War and Peace and Puffer Fish (Following folktales around the world 8. - Vanuatu)

Today I continue new blog series titled Following folktales around the world! If you would like to know what the series is all about, you can find the introduction post here. You can find all posts under the Following Folktales label

Once again, the story collection I found focuses on the oral tradition of a single island (Nguna) among the many that make up Vanuatu. Still, it was a very detailed sample. 

Nguna Voices
Text and culture from Central Vanuatu
Ellen E. Facey
University of Calgary Press, 1988.

This volume seems to have originally been the author's dissertation. It has all the trappings of an academic publication, with detailed chapters on linguistics, translation, culture, etc. While the introductory texts were a little dry, they contain all the information one could possibly wish for. And then some. What I loved about it was that the author transcribed the oral stories in a way that reflected the telling - text was broken up into lines based on the rhythm of the oral performance, worlds were stretched for length ("a long, loooong time ago"), or bold for emphasis, and sometimes we even got notes on the telling style ("[The storyteller makes a sweeping gesture]"). Short of doing an actual video recording, this was an amazing way of giving the reader a sense of the oral tradition in its original form.

Highlights


I loved the legend of How the slit-drum was discovered. According to the story, in the beginning people did not know how to dance, and "theirs was an empty existence." One day a man went to his garden to cut sugarcane, and heard a bird pecking at the stalks. He began to dance to the rhythm of the pecking, and loved it so much he decided to copy the effect by cutting the canes and hitting them with sticks like the bird had done. People soon picked up the new fad, and slit-drums (see on the left) were created from trees.
The glossary at the end of the book told me that the bird called tapesu (the first drummer in the world) was probably a Purple Swamphen (see on the right). Pretty.

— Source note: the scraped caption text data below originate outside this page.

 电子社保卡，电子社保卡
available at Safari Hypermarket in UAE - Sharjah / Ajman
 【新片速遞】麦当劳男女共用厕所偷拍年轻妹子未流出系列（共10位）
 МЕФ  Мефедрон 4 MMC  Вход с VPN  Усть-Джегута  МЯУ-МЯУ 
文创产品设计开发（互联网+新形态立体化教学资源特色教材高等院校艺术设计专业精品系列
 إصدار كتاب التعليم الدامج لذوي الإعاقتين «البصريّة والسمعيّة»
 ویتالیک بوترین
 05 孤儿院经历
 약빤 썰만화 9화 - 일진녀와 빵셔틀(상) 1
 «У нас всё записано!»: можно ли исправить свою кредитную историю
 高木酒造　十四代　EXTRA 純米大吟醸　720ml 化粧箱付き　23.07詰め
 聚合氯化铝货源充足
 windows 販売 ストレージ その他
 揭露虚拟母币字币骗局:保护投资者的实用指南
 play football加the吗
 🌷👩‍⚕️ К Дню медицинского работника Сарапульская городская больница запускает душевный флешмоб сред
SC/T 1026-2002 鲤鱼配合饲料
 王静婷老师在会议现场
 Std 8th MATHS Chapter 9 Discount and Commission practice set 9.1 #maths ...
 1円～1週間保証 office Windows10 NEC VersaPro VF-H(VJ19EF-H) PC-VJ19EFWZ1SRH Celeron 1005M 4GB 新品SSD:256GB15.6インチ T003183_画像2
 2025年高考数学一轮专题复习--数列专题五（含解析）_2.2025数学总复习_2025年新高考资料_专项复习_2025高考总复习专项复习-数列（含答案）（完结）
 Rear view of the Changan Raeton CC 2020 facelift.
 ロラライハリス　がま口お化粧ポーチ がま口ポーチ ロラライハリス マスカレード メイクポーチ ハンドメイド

I especially liked that the many tales of inter-clan warfare were interspersed with stories about making peace. One of them told about two wise chiefs, Mariori and Masiloa, who ended the disputes by organizing a great big feast to all people. At the end of the feast, they divided everyone into new clans based on what they brought to the table: They had a fish clan, an octopus clan, a coconut clan, etc. (I imagine if disputes were settled like this today, I'd permanently be a member of the "I burned the pastries, but I brought soda?" clan).
In another tale, fish waged war on each other - or at least prepared to, but the whale showed up in the last moment and managed to pacify everyone. However, since the war was cancelled, they did not know what to do with all the weapons... until the Puffer Fish volunteered to take them all on. He has been kind of prickly and dangerous ever since.
The volume ended with two charming animal tales. In one, a turtle saved a dove who drifted out to sea - in exchange, the dove (with the help of a rat) rescued the turtle when people wanted to turn him into food. The other tale told about a hen whose eggs had been stolen by a snake, and how the ants helped her get the eggs back (after all the larger animals were ruled out, because she was afraid they would trample the eggs int he fight). The ants managed to bite the snake to death little by little...

Connections

There was a "magical wife" story - here, the beautiful woman was found on the seashore, and taken home by a fisherman (who hid her in the pig pen from his wives). Eventually she returned to her underwater home (like all magical wives do), but she left the power of divination to her husband.
Once again, I encountered the trick of covering one's eyes with something shiny, in order to avoid being devoured by a monster in your sleep - in this case, the heroes of the story put pieces of coconut on their eyelids. There was also a beautiful story about the journey of the soul to the next life. It was believed that the soul of the deceased would go to a tree that stretches out above the seashore, wait for the sixth wave to crest, and then jump down into the underwater realms of spirits.

Where to next?
Fiji. That will be out last stop in Melanesia.

1 comment:

  1. Thanks for posting this. I'm always on the lookout for real peace stories in folklore; I'll try to get this book.